Many women continue to run during pregnancy and, unless they have been told by their doctor to stop due to a specific pregnancy-related condition, there is no reason why you can’t, as far as your baby is concerned.
However, pregnancy is not the time to begin running. Running is a cardiovascular sport that requires training to master. Women who continue running during pregnancy have the lung capacity and oxygen uptake to do what their bodies are already accustomed to doing.
That said, running is a sport that carries the risk of injury for everyone – and those risks increase for expectant moms. Once you become pregnant, a hormone called relaxin is released that makes all of your joints hyper mobile. Its job is to help your body expand to accommodate your growing baby and allow her to pass through your pelvis during delivery.
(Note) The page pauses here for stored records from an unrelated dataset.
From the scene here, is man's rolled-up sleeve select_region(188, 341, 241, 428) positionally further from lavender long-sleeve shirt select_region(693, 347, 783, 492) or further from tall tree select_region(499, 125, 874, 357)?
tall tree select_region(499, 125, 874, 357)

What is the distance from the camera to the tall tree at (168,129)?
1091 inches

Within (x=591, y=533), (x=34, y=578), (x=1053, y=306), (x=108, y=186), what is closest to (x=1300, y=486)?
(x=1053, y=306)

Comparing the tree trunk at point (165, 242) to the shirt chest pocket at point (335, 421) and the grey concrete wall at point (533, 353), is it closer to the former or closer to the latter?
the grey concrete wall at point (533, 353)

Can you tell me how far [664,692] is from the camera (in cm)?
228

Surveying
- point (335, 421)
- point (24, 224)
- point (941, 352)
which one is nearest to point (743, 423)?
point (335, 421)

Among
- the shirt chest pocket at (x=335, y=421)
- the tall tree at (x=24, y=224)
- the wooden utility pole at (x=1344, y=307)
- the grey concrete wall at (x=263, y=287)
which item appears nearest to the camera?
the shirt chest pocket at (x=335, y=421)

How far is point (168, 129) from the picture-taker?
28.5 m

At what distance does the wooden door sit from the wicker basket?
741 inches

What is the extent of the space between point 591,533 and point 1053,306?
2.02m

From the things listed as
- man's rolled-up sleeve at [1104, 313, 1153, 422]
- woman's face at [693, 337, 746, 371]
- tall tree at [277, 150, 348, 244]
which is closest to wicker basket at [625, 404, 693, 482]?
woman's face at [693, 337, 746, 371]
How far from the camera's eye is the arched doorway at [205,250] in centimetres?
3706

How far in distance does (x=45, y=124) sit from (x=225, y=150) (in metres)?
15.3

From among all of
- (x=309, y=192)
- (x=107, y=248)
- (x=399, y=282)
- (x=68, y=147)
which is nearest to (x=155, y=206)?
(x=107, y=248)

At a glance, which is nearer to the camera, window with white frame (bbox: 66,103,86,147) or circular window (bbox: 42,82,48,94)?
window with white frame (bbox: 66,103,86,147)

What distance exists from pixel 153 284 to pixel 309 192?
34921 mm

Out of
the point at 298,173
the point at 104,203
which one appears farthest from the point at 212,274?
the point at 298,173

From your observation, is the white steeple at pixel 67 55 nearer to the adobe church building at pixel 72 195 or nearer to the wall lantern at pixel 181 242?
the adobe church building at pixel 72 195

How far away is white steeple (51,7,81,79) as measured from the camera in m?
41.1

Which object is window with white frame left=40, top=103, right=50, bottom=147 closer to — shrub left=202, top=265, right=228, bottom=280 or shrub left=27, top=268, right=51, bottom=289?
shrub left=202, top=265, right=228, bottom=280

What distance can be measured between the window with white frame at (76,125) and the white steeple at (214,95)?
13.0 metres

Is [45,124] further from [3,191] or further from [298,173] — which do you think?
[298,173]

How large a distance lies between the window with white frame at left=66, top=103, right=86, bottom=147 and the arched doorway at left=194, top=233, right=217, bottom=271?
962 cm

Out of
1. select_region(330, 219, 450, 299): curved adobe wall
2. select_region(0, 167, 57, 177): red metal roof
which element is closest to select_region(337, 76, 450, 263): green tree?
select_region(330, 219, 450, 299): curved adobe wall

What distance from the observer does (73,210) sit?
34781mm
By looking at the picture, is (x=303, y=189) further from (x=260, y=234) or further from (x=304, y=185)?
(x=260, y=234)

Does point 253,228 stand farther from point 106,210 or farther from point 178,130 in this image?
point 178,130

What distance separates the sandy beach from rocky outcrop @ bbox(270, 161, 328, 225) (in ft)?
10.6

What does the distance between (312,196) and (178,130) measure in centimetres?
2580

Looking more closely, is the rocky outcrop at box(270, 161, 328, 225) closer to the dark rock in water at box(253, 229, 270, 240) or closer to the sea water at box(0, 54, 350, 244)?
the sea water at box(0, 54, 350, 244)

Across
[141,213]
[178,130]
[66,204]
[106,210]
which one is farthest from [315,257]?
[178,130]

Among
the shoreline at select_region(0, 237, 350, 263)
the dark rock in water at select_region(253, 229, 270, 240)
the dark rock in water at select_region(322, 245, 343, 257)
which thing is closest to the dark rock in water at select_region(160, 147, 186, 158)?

While you’re pregnant, the relaxin in your system may make you more prone to strains and turned ankles when you exercise; moreover, running on uneven terrain can increase instability in your hips, knees and ankles.
There is also a lot of pounding that happens when you run, especially on cement sidewalks. The extra weight of your pregnant uterus puts a lot of pressure on not only your joints, but your pelvic floor as well.
Listen to your body, and consider scaling back to run/walk intervals, or walking uphill or on an inclined treadmill once you reach the fourth or fifth months of your pregnancy. As always, talk to your trainer or doctor about your particular situation.